Un grupo que les gustaría poder ampliar con diferentes perfiles. «Sería interesante poder contar con personas que puedan impartir clases de español, además de con algún psicólogo, abogados o traductores de árabe y español», explicó Marta Bernal, responsable del programa de acogida. Se apuesta por tener opciones para cubrir todas la necesidades que puedan plantear las 8 personas que llegarán a Miranda, aunque, a priori, no resulte sencillo hacerlo al no conocer los perfiles que van a tener.
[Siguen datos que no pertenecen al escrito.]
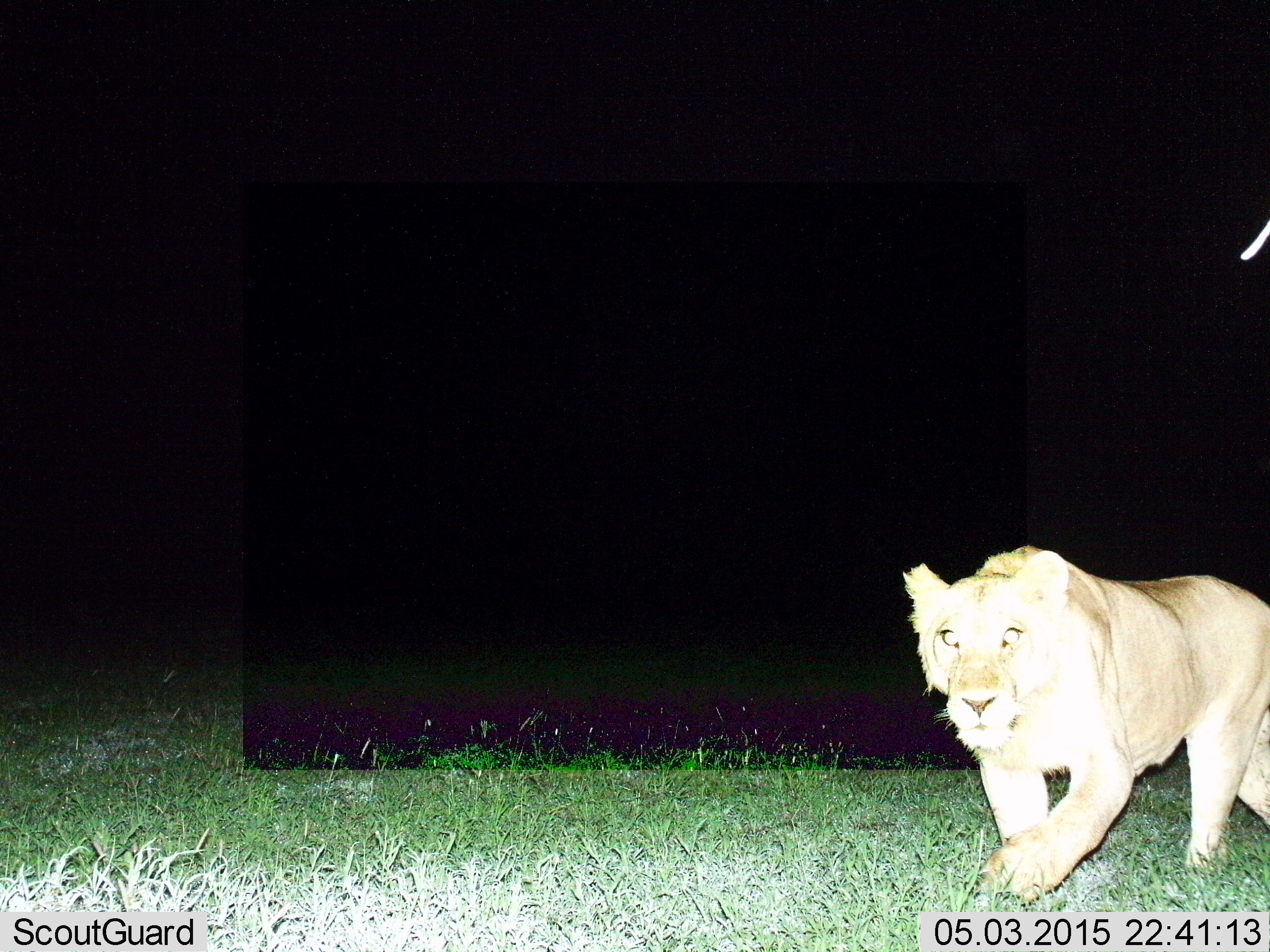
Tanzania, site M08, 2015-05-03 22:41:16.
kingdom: Animalia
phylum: Chordata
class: Mammalia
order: Carnivora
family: Felidae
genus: Panthera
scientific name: Panthera leo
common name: lion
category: lionfemale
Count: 1.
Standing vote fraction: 0%.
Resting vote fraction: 0%.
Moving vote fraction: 100%.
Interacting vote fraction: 0%.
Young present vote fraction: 0%.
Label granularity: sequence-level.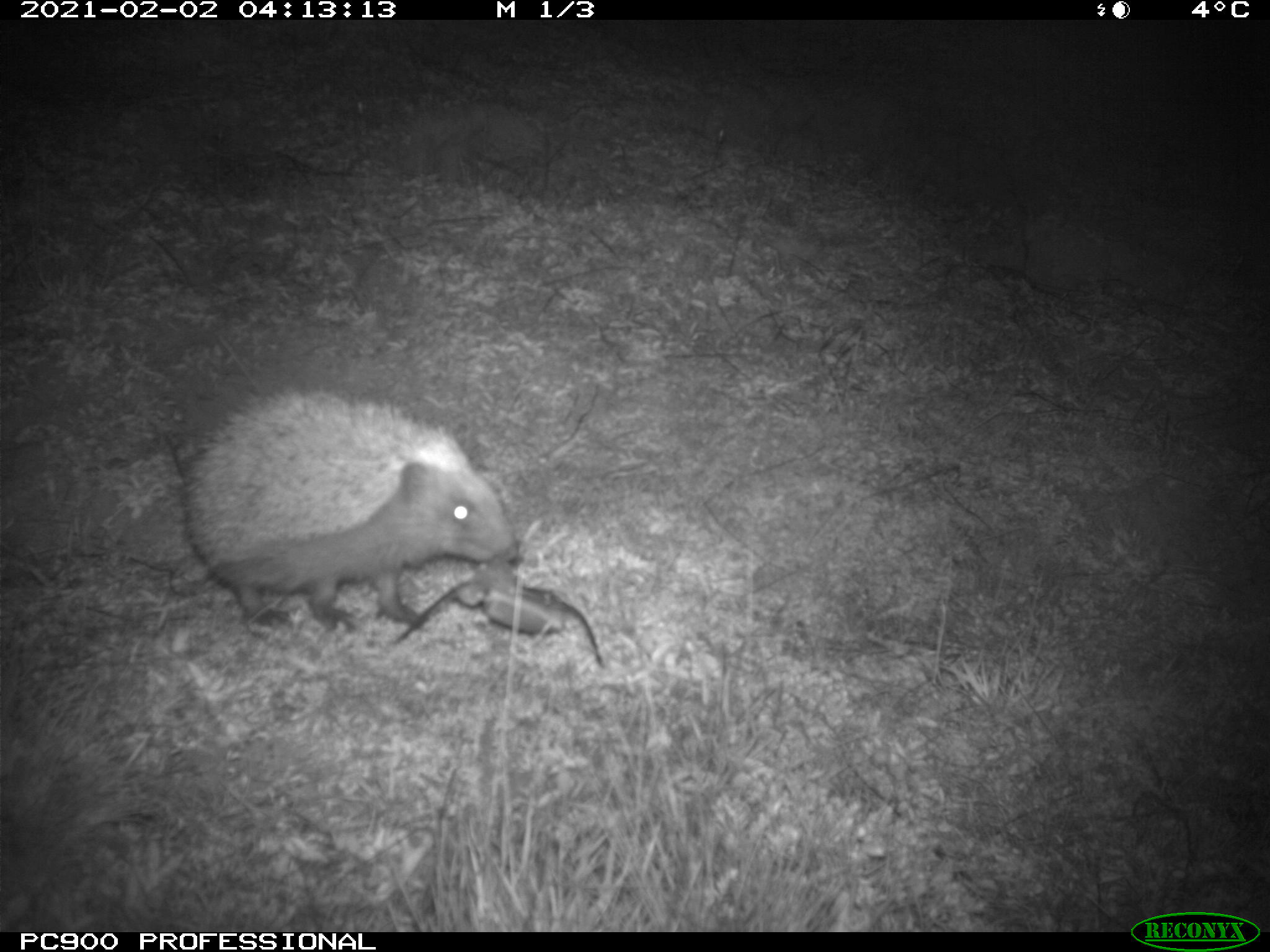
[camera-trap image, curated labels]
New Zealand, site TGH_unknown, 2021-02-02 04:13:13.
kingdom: Animalia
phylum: Chordata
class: Mammalia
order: Eulipotyphla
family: Erinaceidae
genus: Erinaceus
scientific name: Erinaceus europaeus europaeus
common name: european hedgehog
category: hedgehog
Hedgehog (european hedgehog) (Erinaceus europaeus europaeus).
Lo que sí tienen claro es que todos van a necesitar ayuda para realizar gestiones básicas, aprender a moverse por Miranda, saber dónde ir a comprar. «Se trata de tener empatía y respeto, que es lo que a todos nos gustaría recibir. Debemos ponernos en su lugar, llegando a un sitio en el que no hablamos el idioma y diferente culturalmente. A todos nos encantaría contar con alguien que nos echara una mano», valoró.
Clases de español
Luego en función de la edad habrá que ver si todos se pueden integrar en las clases de español para extranjeros que ya se realizan en Cruz Roja, si sería necesario contar con algún apoyo más o crear un grupo específico y diferenciado para menores, en el caso de que llegaran. Hay que tener en cuenta que, en el caso de recibir niños, su llegada coincidiría con el final de curso, por lo que, en principio, no se optaría por escolarizarles de manera inmediata. Eso se dejaría para el inicio de las clases ya en septiembre. Pero no se esperaría tanto para que comenzarán a aprender el idioma.
El tiempo es un factor muy importante. Todo está fijado y cerrado por el Ministerio de Interior, con tablas, plazos, ayudas y fases. La primera, la de acogida está previsto que dure seis meses, aunque prorrogables, en los que van a tener cubiertas todas sus necesidades de vivienda, alimentación, ropa, atención sanitaria, farmacia o clases de español. También dispondrán de una pequeña ayuda económica, dinero de bolsillo. «Todas las asignaciones vienen fijadas desde Madrid», explicó.
Después vendrá una segunda etapa, en la de integración, en la que ya dispondrían de permiso de trabajo. «Se trata de favorecer su autonomía en el menor tiempo posible y trabajar en la búsqueda de empleo y de vivienda de alquiler». En la provincia de Burgos, en principio, Cruz Roja solo dispone del piso de Miranda y ese es el recurso que se ha ofrecido al Ministerio. «Estamos haciendo todos los esfuerzos para intentar contar con más plazas», concluyó.